I can’t be the only one who struggles with this. In this age of pervasive informational influx, it’s often hard to focus my brain on that one task that needs my attention most (whatever that may be today). So many ideas and tasks and goals and thoughts flit through my brain that I have trouble focusing on just one and tackling it with all my vigor.
I wanted to research what this mental noise might be, more than mere “distraction,” so I searched for with terms representing how it feels to have this “information overload.” Most articles that came back were articles on technology and computer programming. Then I came across this article by Brad Berens, “It’s Not Information Overload: It’s Information Hoarding.” Bingo.
In the article, Berens describes what this hoarding looks like. It’s the researcher who hangs onto every book and article and quote and snippet, thinking, “I might need that later.” Again, bingo.
This same problem extends into the digital world, too. When trying to clean up our physical lives, we digitize them, which only transfers the problem to a new medium. Berens gives the example of photographing a favorite mug: in case it breaks, at least he’ll have a memory of it recorded somewhere, lest it be lost forever. I’m the same way. Even after a recent e-mail purge, I noticed that I still have over 5,000 “important” e-mails in my inbox, some more than 15 years old. And 222 of those haven’t even been opened, because apparently, I’m saving them for later.
So my question is, where’s the root of this information hoarding?
My initial justification is that I love learning (which is true). Why waste great sources of information that I could use later? The requisite response, of course, is: Why save it, since you won’t?

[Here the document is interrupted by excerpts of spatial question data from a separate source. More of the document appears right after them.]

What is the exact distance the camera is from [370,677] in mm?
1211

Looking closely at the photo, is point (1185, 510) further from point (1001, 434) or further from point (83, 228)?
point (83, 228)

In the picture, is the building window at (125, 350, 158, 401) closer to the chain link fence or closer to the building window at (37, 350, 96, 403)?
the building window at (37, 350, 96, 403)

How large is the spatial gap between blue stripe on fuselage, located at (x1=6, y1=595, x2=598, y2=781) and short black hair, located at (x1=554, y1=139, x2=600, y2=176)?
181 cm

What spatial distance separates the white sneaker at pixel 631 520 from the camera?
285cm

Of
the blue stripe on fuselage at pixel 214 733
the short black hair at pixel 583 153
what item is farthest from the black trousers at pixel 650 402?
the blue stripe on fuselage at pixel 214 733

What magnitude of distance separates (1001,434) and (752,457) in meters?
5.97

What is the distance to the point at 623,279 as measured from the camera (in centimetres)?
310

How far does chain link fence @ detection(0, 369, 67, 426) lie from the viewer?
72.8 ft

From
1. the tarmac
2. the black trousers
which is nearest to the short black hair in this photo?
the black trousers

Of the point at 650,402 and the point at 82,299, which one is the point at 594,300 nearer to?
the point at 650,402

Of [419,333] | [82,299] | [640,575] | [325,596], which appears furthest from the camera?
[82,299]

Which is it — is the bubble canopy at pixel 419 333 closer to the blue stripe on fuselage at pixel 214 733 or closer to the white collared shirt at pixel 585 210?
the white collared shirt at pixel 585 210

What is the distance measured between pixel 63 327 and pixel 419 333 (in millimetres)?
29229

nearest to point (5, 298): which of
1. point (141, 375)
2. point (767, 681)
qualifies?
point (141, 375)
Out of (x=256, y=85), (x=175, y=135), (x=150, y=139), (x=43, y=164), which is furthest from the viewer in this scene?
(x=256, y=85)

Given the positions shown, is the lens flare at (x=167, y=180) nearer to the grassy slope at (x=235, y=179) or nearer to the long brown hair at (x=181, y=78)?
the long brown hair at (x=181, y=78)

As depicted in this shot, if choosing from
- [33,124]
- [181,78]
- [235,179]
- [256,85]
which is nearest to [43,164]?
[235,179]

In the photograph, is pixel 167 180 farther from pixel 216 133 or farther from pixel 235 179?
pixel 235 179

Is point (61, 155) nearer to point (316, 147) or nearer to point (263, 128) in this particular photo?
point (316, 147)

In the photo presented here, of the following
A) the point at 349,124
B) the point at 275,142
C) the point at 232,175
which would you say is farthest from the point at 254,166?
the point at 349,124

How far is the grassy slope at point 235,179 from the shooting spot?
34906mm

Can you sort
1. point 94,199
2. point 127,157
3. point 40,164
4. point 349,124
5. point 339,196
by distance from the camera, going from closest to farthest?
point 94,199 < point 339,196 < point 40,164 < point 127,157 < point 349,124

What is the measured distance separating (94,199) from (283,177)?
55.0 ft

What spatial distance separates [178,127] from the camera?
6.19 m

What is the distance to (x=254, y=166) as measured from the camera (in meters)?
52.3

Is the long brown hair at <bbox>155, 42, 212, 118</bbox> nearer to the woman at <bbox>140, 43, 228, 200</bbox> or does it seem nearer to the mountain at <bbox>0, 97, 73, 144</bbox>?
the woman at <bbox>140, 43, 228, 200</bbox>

Underlying that initial justification is something deeper that’s also a bit harder to admit: Fear. I do fear losing out on something that I could have learned or read or known. I fear not having it available to learn whenever I need it. More so, I fear having once known something and then losing it—which is why I’ve got a whole bookshelf of books I’ve already read and will never read again.
The root of all that fear (and hoarding, a.k.a. greed) is Pride. I want to learn and know, not necessarily because I want to increase in wisdom but because I want to be smarter. There’s a difference between the two, and of course that difference is pride.

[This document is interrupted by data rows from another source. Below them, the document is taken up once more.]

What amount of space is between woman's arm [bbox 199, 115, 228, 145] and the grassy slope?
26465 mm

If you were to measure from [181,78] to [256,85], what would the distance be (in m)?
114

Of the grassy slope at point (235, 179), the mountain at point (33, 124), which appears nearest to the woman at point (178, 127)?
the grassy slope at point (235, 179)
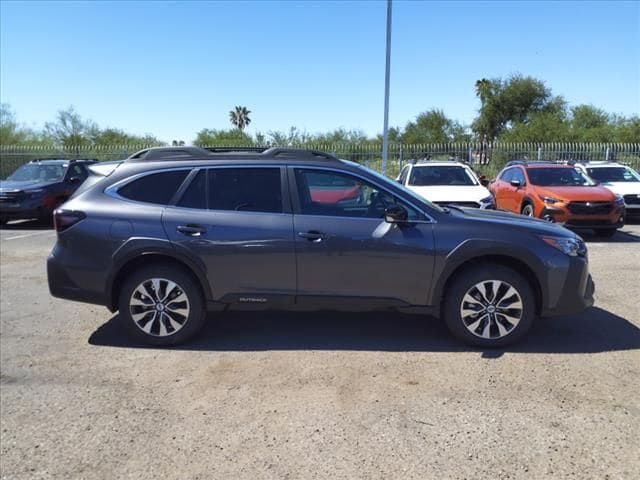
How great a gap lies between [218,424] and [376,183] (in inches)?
98.5

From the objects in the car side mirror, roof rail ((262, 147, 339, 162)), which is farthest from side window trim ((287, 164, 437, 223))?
roof rail ((262, 147, 339, 162))

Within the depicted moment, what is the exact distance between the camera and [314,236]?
184 inches

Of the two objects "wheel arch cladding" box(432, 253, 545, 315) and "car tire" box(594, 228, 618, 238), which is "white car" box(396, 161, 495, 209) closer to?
"car tire" box(594, 228, 618, 238)

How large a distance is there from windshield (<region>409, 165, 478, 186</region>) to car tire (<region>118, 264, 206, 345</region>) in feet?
24.5

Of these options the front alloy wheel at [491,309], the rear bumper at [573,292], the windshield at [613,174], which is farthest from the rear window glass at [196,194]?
the windshield at [613,174]

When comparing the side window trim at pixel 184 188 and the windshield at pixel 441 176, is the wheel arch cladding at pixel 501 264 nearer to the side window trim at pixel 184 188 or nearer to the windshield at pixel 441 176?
the side window trim at pixel 184 188

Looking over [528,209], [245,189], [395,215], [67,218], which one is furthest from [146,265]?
[528,209]

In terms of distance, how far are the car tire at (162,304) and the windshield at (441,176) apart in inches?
294

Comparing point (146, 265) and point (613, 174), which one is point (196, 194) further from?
point (613, 174)

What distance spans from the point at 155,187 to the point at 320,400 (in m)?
2.53

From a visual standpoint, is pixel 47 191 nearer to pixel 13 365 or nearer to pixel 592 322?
pixel 13 365

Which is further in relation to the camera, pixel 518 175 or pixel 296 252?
pixel 518 175

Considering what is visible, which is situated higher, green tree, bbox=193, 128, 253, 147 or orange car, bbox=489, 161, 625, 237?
green tree, bbox=193, 128, 253, 147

This begs the next question: is there an answer to the woes of the “Information Hoarder”?
As a follower of Christ, I know that the answer lies in acknowledging what’s sin and what’s just bad management, and then dealing with each accordingly. I’ve got my priorities mixed up, so that’s a great place to start. I also need to name these sins of pride and greed, remind myself of them often, and fight them when they rear their ugly heads.
One passage came to mind as I pondered these issues today. Paul reminds the believers in Ephesians 4:22-24 that they had been taught in Jesus “to put off your old self, which belongs to your former manner of life and is corrupt through deceitful desires, and to be renewed in the spirit of your minds, and to put on the new self, created after the likeness of God in true righteousness and holiness.”
These are choices I can and should make: put off the old, be renewed in the mind, and put on the new. I can’t find a better to-do list that, and better yet, it doesn’t need polishing!
Now to do it.
©2022 E.T.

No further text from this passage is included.